- **Text shown**
------------------------------------------------

Data and anecdotes around the country suggested that the coronavirus was disproportionately killing Black people. Locally, Black business owners had begun fretting about their livelihoods, as stay-at-home orders and various other measures were put into place. Many did not have valuable houses they could tap for capital, and requests for government assistance had gone nowhere.
After convening several virtual meetings, the civic leaders proposed a bold and novel solution that state lawmakers approved in July. The state would earmark $62 million of its $1.4 billion in federal Covid-19 relief money to provide grants to Black residents, business owners and community organizations enduring pandemic-related hardships.
“It was finally being honest: This is who needs this support right now,” said Lew Frederick, a state senator who is Black.
But now millions of dollars in grants are on hold after one Mexican-American and two white business owners sued the state, arguing that the fund for Black residents discriminated against them.
The dispute in Oregon is the latest legal skirmish in the nation’s decades-long battle over affirmative action, and comes in a year in which the pandemic has starkly exposed the socioeconomic and health disparities that African-Americans face. It has unfolded, too, against the backdrop of the Black Lives Matter movement, with institutions across America — from corporations to city councils — acknowledging systemic racism, and activists demanding that meaningful steps be taken to undo racial inequities.

------------------------------------------------

- **What you need to do**
a. Return the part of the Oregon relief fund text that opens with the words containing "But now millions" and closes with "undo racial inequities.".
b. According to the Oregon relief fund text, how much of the state's federal Covid-19 relief money was earmarked for grants to Black residents, business owners and community organizations?

- **Dataset section**
------------------------------------------------

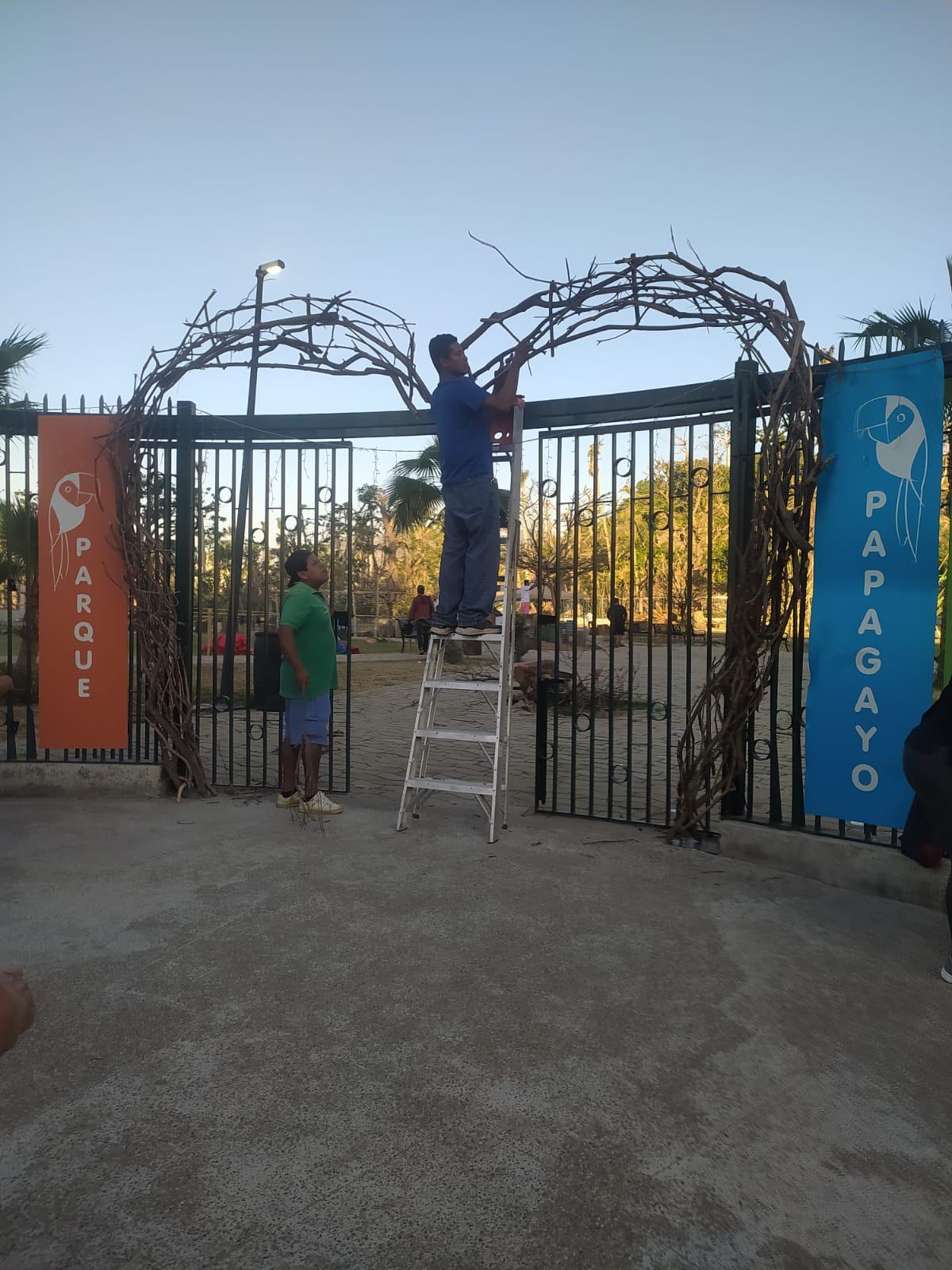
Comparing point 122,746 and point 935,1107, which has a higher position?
point 122,746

------------------------------------------------

- **Solved problems**
a.
But now millions of dollars in grants are on hold after one Mexican-American and two white business owners sued the state, arguing that the fund for Black residents discriminated against them.
The dispute in Oregon is the latest legal skirmish in the nation’s decades-long battle over affirmative action, and comes in a year in which the pandemic has starkly exposed the socioeconomic and health disparities that African-Americans face. It has unfolded, too, against the backdrop of the Black Lives Matter movement, with institutions across America — from corporations to city councils — acknowledging systemic racism, and activists demanding that meaningful steps be taken to undo racial inequities.

b. $62 million of the state's $1.4 billion